Union Pacific Corp. announced second quarter earnings of 60 cents per share, a 43 percent drop from the same period last year.

In the second quarter, record revenue and shipping volume couldn't overcome the costs of hiring thousands of train service workers, adding hundreds of locomotives and burning 346 million gallons of high-priced diesel, chairman and chief executive Dick Davidson told the Omaha World-Hera.d.

The railroad also has reduced the number of trains in some areas, limited some types of shipments and stopped seeking new customers as demand shot beyond expectations.

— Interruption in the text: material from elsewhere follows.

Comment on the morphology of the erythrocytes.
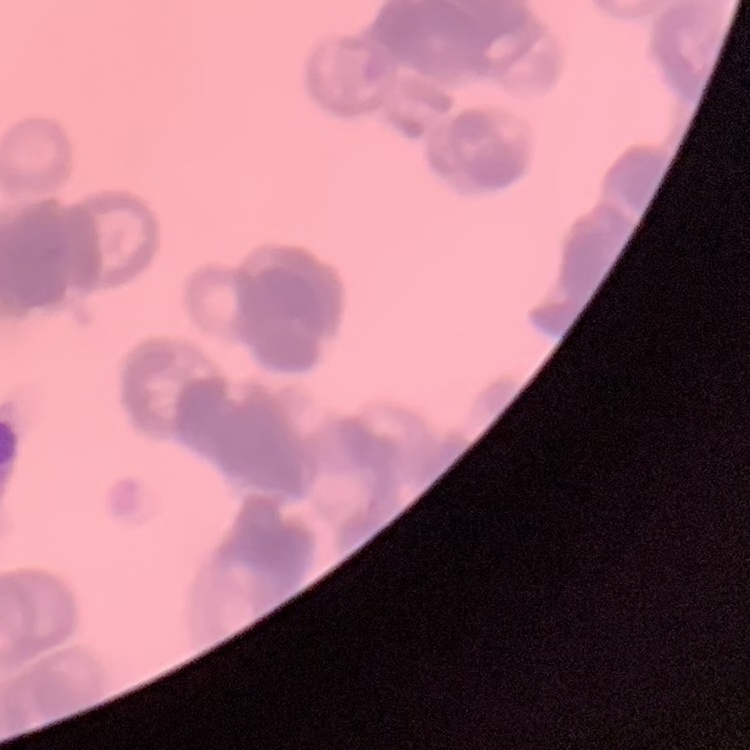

By the end of 2004, Davidson said, the railroad will have trained 5,000 more train crew workers, acquired nearly 750 more locomotives and will be better at managing volume.

UP reported net income from continuing operations of $158 million on a record $3 billion in revenue for the quarter ended June 30. For the same period in 2003, UP reported earnings of $275 million. For the quarter, revenue from chemical products was up 9 percent; from industrial products, up 8 percent; from agricultural products, up 7 percent; and intermodal revenue - containers that move among ship, truck and rail - was up 6 percent.

Congestion has eased somewhat recently, said spokeswoman Kathryn Blackwell. Traffic has been moving fluidly on the critical Sunset Route from Los Angeles to El Paso, Texas, for several weeks, she said.

Its operating ratio for the quarter was 88.1 percent. For the full year, UP's operating ratio is up to 88.6 percent.

"Our quarterly operating revenues topped the $3 billion mark for the first time ever in the history of the Railroad," Davidson said in a prepared statement. "In fact, this is the fourth consecutive quarter of record volumes. Despite these records, revenues could have been even stronger given this unprecedented level of demand.

"We know we aren't living up to the potential of this great company, but we remain absolutely focused on resolving the operational issues that have temporarily limited profitability," Davidson said.